Peripheral blood smear taken at the time of referral evaluation showing that the majority of the majority of erythrocytes represent transfused red blood cells (original magnification 100×). The smear demonstrates anisocytosis, occasional Howell-Jolly bodies (indicated by the arrow), and occasional sickle cells.
Image 2.
Two dimensional color flow Doppler image showing a subcostal four chamber view during systole from the transthoracic echocardiogram. The color flow Doppler shows severe tricuspid regurgitation (with the transducer present at the top of the image, the blue area in the right atrium indicates blood flow from the right ventricle back into the right atrium). The image also shows severe dilation of the right atrium and right ventricle with flattening and bowing of the intraventricular septum into the left ventricle. Normally, the right atrium and right ventricle should be smaller than the corresponding structures on the left during systole. RA = right atrium; RV = right ventricle; LV = left atrium; and V = position of the echocardiographer's transducer.
Image 3.
Pulsed Doppler recording of regurgitant blood flow across the tricuspid valve during systole from the patient's transthoracic echocardiogram. The peak Doppler tricuspid regurgitant jet velocity (TRV) shown is 4.5 meters per second.
Image 4.
PA view of the nuclear medicine ventilation scan showing uniform distribution of the technetium 99m DTPA isotope throughout the patient's lungs.
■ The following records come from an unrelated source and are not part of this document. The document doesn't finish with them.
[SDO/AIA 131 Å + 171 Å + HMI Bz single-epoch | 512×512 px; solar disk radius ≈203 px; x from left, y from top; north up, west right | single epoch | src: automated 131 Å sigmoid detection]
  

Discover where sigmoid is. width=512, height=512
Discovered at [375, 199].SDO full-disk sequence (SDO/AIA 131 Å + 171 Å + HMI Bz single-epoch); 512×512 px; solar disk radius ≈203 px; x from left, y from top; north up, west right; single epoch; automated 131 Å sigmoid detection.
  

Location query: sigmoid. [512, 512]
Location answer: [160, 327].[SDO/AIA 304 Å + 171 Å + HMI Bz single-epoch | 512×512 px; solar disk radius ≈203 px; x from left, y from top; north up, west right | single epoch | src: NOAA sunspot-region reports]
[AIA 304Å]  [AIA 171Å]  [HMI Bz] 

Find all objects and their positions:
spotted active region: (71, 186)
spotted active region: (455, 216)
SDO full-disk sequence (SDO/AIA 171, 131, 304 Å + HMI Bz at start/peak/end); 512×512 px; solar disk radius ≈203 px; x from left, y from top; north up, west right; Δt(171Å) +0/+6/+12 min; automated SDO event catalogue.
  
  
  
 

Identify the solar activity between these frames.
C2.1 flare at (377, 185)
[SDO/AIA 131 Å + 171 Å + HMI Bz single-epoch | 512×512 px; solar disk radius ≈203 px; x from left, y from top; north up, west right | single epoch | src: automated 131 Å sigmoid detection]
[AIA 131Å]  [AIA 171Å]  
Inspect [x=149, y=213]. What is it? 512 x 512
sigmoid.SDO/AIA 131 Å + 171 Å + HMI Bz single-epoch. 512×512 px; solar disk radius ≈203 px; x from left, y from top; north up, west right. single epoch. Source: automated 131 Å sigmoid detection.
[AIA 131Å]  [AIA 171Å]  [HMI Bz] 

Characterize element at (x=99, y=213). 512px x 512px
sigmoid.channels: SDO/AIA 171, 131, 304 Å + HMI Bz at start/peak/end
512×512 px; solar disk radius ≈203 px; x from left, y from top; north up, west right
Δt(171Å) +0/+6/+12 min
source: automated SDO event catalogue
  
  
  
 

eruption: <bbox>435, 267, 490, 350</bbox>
L = left and R = right.
Image 5.
PA view of the nuclear medicine perfusion scan of the lungs after intravenous injection with the technetium 99m MAA isotope. The perfusion scan activity is significantly less on the left compared to the right. This image also shows a major perfusion defect in the lateral basal segment of the left lower lobe as indicated by the arrow. Also observed are smaller partial perfusion segment defects in the left upper lobe, the lingula, and the right upper lobe. The pulmonary ventilation perfusion scan was reported to have an intermediate to high probability for the presence of pulmonary emboli. L = left and R = right.
Image 6.
A single axial image from the CT angiogram showing severe dilation of the main pulmonary artery and the right and left branch pulmonary arteries. Normally, the main pulmonary artery has an equal or smaller diameter than the ascending or descending aorta. MPA = main pulmonary artery; LPA = left pulmonary artery; RPA = right pulmonary artery; A1 = ascending aorta; and A2 = descending aorta.